▶ [GIVEN TEXT]:
****************************************

In January 1996, after spending time as a debt-collector in Manchester, selling cars, and undergoing knee surgery, while continuing a schedule of wrestling bookings, Ruane debuted in the United States for World Championship Wrestling, under the ring name "Loch Ness". He served as a member of the Dungeon of Doom who were at that time, feuding with Hulk Hogan. The feud was short-lived, ending abruptly when Ruane was diagnosed with lymphoma and returned to Britain. His last match was against The Giant at WCW Uncensored 1996, where he would lose in a short match.

== Personal life ==
Ruane, a private person, was a devout Catholic and refused to wrestle on Sundays. He claimed to have eaten three pounds of bacon and a dozen eggs every morning to maintain his strength. Ruane married his childhood sweetheart Rita Boylan at the age of 17 in 1965. They had three sons, Martin, Stephen, and Noel. All of them worked in construction.

==Death==
On 29 November 1998, Ruane died of lymphoma at his home in Prestwich, Greater Manchester. He was 52, and was survived by his wife Rita and three sons.

****************************************

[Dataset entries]
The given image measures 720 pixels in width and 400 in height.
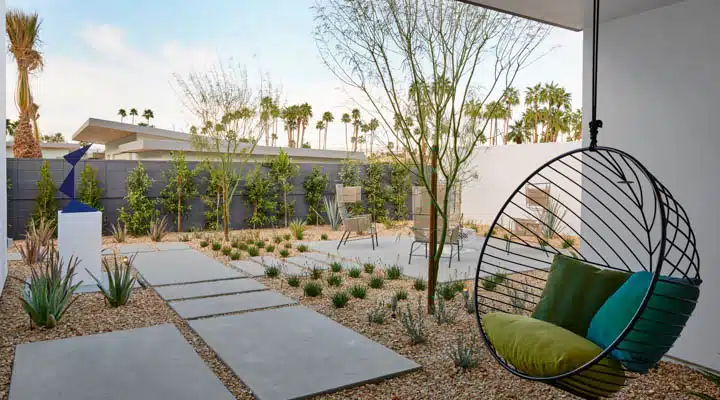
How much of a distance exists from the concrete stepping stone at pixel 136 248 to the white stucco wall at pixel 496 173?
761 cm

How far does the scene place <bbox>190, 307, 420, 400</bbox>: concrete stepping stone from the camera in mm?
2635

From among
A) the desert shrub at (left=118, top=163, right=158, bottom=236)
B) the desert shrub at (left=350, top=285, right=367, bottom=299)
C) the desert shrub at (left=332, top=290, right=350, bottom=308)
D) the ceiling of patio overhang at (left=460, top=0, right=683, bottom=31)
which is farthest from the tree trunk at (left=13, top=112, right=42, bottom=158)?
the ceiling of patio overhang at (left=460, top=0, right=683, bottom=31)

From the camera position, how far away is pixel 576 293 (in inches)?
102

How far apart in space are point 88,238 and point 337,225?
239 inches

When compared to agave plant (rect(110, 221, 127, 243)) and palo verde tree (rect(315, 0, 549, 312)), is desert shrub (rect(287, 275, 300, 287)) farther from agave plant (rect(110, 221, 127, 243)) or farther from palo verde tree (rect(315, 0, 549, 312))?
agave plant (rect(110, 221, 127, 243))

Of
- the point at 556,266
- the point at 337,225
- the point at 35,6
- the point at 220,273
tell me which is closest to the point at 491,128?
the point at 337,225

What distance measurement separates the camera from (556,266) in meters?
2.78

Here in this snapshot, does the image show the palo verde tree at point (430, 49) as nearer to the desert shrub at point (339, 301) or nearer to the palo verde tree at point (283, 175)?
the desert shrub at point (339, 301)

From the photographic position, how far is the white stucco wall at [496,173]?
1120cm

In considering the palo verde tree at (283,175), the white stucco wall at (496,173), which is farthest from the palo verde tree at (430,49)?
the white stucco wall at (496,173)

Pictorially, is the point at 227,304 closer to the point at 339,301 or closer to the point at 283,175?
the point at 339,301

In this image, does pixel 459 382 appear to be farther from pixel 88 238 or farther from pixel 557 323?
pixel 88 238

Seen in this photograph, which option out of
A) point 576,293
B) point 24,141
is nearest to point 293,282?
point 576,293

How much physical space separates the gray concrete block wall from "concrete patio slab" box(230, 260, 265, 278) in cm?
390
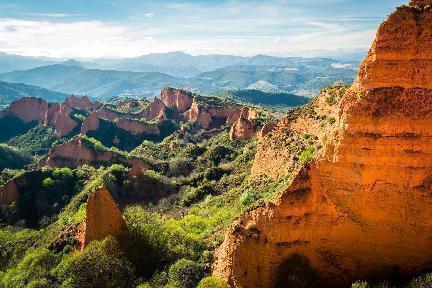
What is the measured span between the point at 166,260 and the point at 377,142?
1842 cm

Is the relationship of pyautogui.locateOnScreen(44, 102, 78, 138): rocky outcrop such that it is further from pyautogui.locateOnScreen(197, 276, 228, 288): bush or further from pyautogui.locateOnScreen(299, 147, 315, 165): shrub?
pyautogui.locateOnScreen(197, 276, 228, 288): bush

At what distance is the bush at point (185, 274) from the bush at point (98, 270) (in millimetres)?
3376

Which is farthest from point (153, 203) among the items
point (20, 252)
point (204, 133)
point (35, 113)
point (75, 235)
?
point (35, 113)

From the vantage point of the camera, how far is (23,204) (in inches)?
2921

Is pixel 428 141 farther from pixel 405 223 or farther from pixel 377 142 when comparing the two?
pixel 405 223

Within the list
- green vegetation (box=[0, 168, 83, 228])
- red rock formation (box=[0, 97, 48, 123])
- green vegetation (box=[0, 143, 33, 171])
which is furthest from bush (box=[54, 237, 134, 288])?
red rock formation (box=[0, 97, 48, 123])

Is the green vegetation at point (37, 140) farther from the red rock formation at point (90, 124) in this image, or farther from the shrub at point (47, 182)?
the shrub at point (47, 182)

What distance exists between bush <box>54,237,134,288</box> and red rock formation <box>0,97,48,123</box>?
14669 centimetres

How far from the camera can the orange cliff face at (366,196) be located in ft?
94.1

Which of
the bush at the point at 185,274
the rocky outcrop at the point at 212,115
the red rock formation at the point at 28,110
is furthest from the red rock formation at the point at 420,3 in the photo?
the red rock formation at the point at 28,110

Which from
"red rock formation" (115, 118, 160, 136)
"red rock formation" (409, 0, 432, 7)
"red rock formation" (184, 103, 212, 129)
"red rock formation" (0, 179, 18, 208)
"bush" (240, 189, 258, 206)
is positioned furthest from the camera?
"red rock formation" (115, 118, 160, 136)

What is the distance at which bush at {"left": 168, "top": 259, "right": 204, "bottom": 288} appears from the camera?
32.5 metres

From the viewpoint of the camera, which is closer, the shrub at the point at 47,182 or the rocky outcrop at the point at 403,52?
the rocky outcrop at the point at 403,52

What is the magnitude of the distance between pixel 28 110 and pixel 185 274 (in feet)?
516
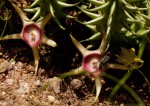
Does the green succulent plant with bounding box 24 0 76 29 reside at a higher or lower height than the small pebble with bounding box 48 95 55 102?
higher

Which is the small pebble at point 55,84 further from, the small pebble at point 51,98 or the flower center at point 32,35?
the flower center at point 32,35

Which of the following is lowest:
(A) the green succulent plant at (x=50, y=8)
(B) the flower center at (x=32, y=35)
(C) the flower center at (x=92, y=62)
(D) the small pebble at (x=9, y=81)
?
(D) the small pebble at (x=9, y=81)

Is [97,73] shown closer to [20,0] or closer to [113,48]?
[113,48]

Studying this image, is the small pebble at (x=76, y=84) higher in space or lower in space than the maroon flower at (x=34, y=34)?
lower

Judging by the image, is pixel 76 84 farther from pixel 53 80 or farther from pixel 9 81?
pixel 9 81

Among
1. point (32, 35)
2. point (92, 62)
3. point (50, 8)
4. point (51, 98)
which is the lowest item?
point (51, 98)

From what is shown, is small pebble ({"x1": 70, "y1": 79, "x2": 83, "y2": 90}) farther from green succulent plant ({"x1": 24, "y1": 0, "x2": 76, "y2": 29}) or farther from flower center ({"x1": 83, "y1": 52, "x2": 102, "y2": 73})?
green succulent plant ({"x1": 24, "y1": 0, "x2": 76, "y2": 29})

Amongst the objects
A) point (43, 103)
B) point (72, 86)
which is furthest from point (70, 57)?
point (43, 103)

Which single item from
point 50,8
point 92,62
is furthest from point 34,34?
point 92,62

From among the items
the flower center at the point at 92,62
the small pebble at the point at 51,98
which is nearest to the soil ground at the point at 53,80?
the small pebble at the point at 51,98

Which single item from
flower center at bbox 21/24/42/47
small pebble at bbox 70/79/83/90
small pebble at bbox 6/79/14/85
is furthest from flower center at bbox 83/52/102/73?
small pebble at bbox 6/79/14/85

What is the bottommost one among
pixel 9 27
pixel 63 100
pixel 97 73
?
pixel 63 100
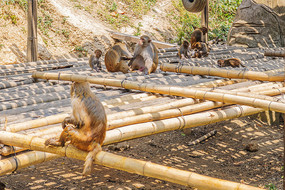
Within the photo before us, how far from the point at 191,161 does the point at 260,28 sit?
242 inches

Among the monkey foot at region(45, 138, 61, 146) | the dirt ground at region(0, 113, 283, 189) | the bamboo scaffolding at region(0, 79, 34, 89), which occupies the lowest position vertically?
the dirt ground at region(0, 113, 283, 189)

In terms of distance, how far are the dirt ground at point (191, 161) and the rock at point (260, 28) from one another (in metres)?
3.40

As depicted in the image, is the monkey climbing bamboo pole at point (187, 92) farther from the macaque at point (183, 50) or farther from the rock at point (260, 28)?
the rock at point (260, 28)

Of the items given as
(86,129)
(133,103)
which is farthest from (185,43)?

****************************************

▶ [PROMPT 1]: According to the passage about Ruane, why did his feud with Hulk Hogan end abruptly?
▶ [PROMPT 2]: In the passage about Ruane, what ring name did he use when he debuted for World Championship Wrestling?
▶ [PROMPT 3]: Say whether each statement agrees with the passage about Ruane, and quote the words that decide it: (a) Ruane married Rita Boylan in 1965. (b) Ruane won his last match against The Giant. (c) Ruane's sons all worked as wrestlers.

▶ [RESPONSE AREA 1]: The feud ended abruptly because Ruane was diagnosed with lymphoma and returned to Britain.

▶ [RESPONSE AREA 2]: He used the ring name "Loch Ness".

▶ [RESPONSE AREA 3]:
(a) Yes: "Ruane married his childhood sweetheart Rita Boylan at the age of 17 in 1965."
(b) No: "where he would lose in a short match."
(c) No: "All of them worked in construction."